Guest post by Jessica Jacobson, Gillian Hunter and Amy Kirby

Thursday, 22 January saw the publication of Inside Crown Court: Personal experiences and questions of legitimacy. The book, which is published by Policy Press, was launched at the Royal Courts of Justice in London.

Inside Crown Court presents the results of an ESRC-funded study which explored – through interviews with court users and observations of court hearings - what it is like to attend the Crown Court as a victim, witness or defendant.

One of the themes of the book is the multiple incongruities of the court process. This is a process which is elaborate, ritualised and, in many ways, archaic. Not least, the formality of the language used by judges and lawyers, and the wigs and gowns they wear, help to create a sense of other-worldliness – even while most of the day-to-day substantive business of the court is centred on grim, sordid and often violent happenings from a world that is all too real.
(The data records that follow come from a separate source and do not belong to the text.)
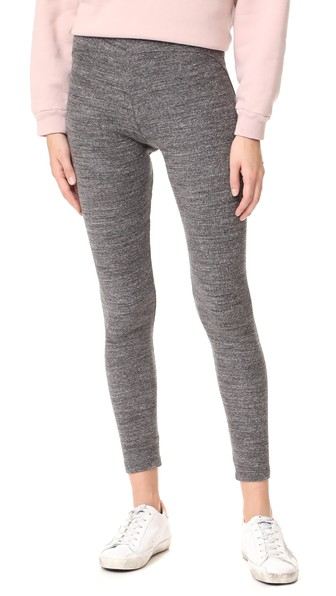 James Perse Contrast Stretch Leggings In Charcoal
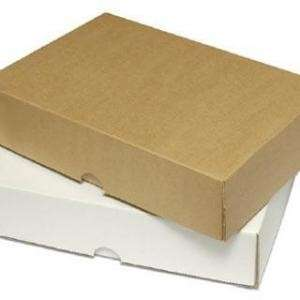 Embalagens de papelão para exportação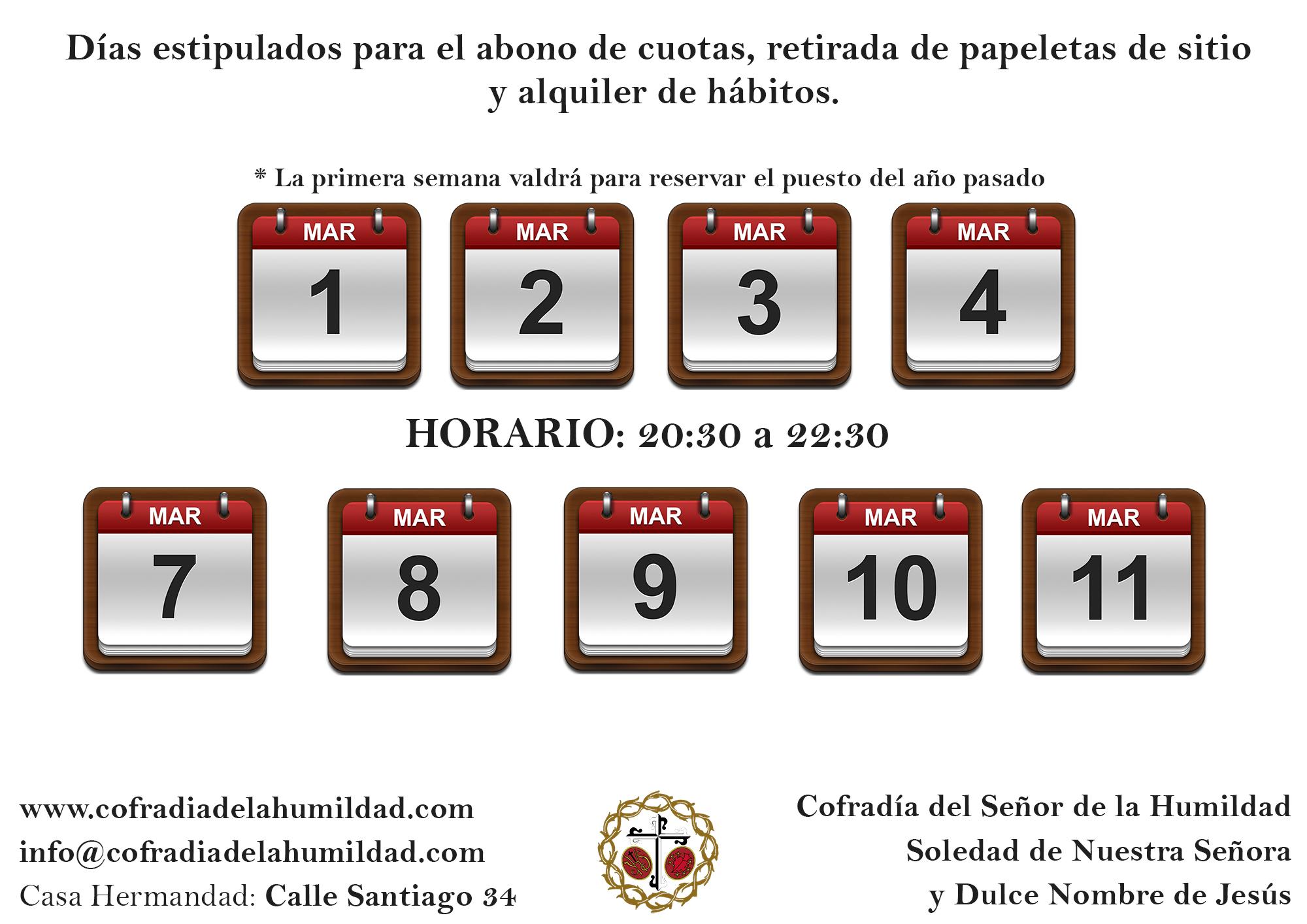 Calendario para la retirada de papeletas de sitio
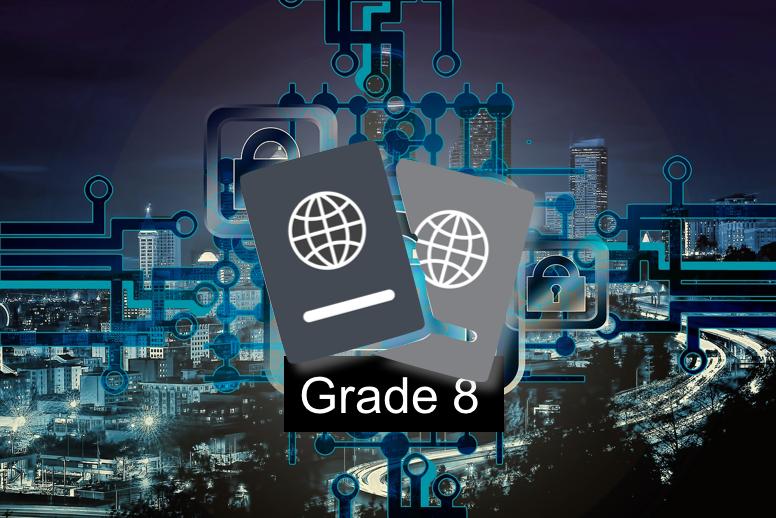 Digital Citizenship - Grade 8 v2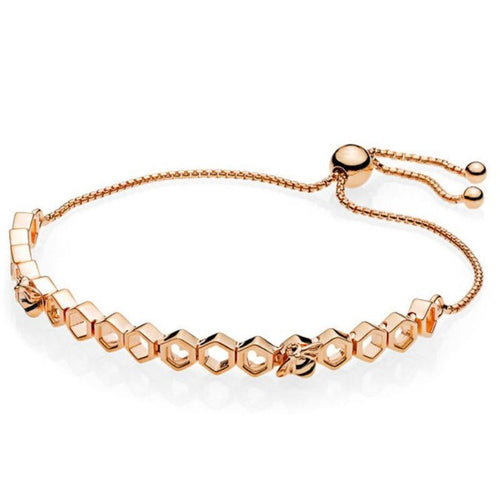 Sweet Honey-Schakelarmband dames-Rose Gold-TrendBody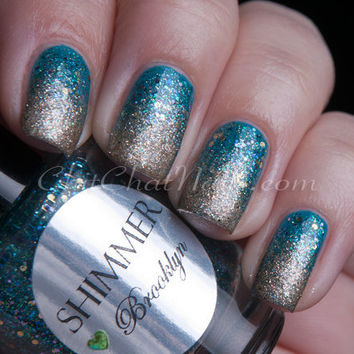 Shimmer Nail Polish - Brooklyn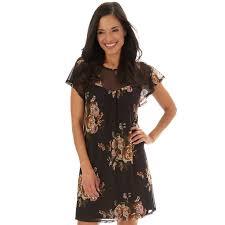 Womens Apt 9 Printed Shift Dress In 2019 Dresses Women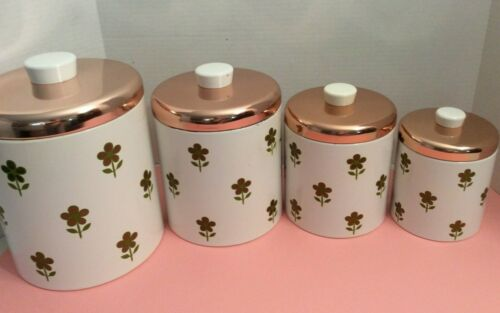 Lovely Set of Vintage Ransburg Kitchen Canisters  Floral Pattern Copper Lid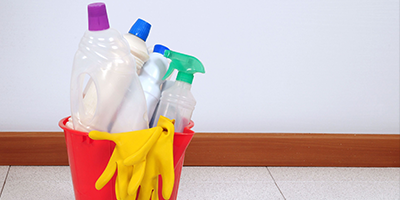 About Us | Dustbusters Residential Cleaning Services - Whittier, CA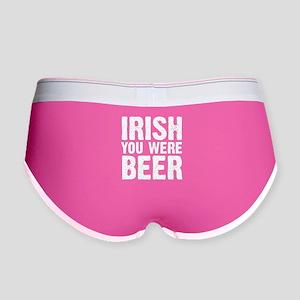 I Wish You Were Beer Women's Boy Brief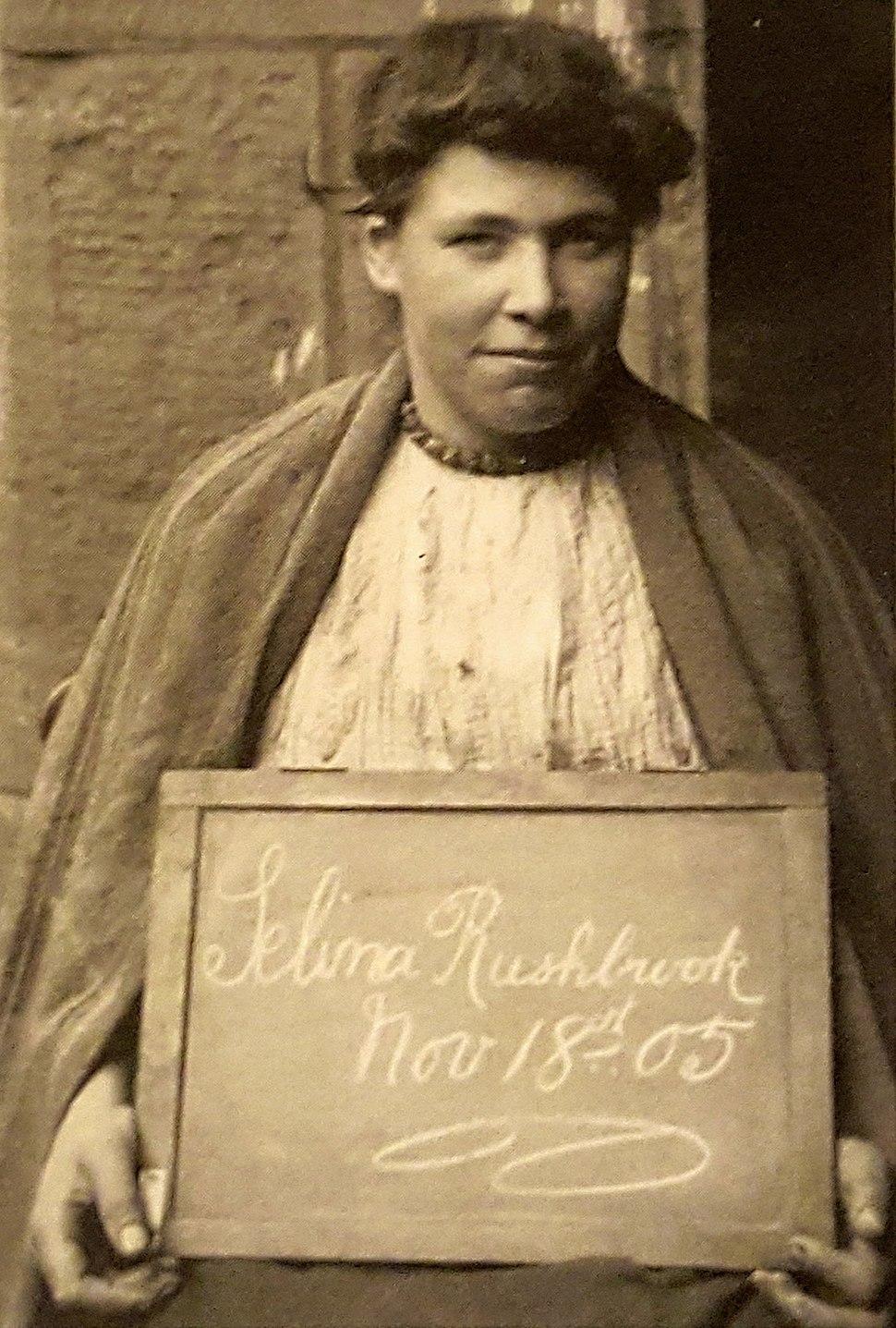 Selina Rushbrook (n%C3%A9e Selina Ann Jenkins), 1905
The deployment of formality and ritual can be seen as, in part, a strategy to sustain the Crown Court’s aura of authority for those who work there and, especially, those who enter the space as outsiders.

Another of the incongruous aspects of the court process is the tension between the purported aim of finding out ‘what really happened’ in relation to an alleged offence, and the practical impossibility – in many cases – of establishing a definitive version of events. In a criminal trial, defence and prosecution battle over competing accounts of ‘the truth’, neither of which may be grounded in objective reality. Indeed, the complexities and messiness of much alleged offending is such that the very existence of an objective reality can sometimes be called into question. Even where a case is dealt with by way of a guilty plea rather than a trial – as applies to the large majority of cases passing through the Crown Court – this does not mean that an uncontested, unambiguous version of ‘the truth’ of the offence has been established. Rather, a guilty plea is often reached through a process of negotiation and compromise between prosecution and defence over the nature and details of the offence.

It is notable that during the court process the search for an objective truth is constantly undercut by an emphasis on subjectivity. In a trial, for example, the jury is told to return a guilty verdict only if the case against the defendant has been proven beyond reasonable doubt. In order to ‘prove’ its case, the prosecution usually takes the greatest care to demonstrate the objectivity of the evidence it places before the jury; and often the defence case depends on refuting these claims to objectivity. Meanwhile, the judge frequently reiterates to the jury that they must make their decision only on the basis of the ‘facts’ presented to them. But at the same time as the jury are told to focus on the objective facts of the case, so too they are told time and again to exercise their ‘judgement’; to draw, collectively, on their ‘life experiences’ in their deliberations; to use their ‘common sense’. How else, after all, can decisions be made about whom to believe among witnesses presenting diametrically opposed versions of the same event, or differing interpretations of the same, supposedly objective, evidence?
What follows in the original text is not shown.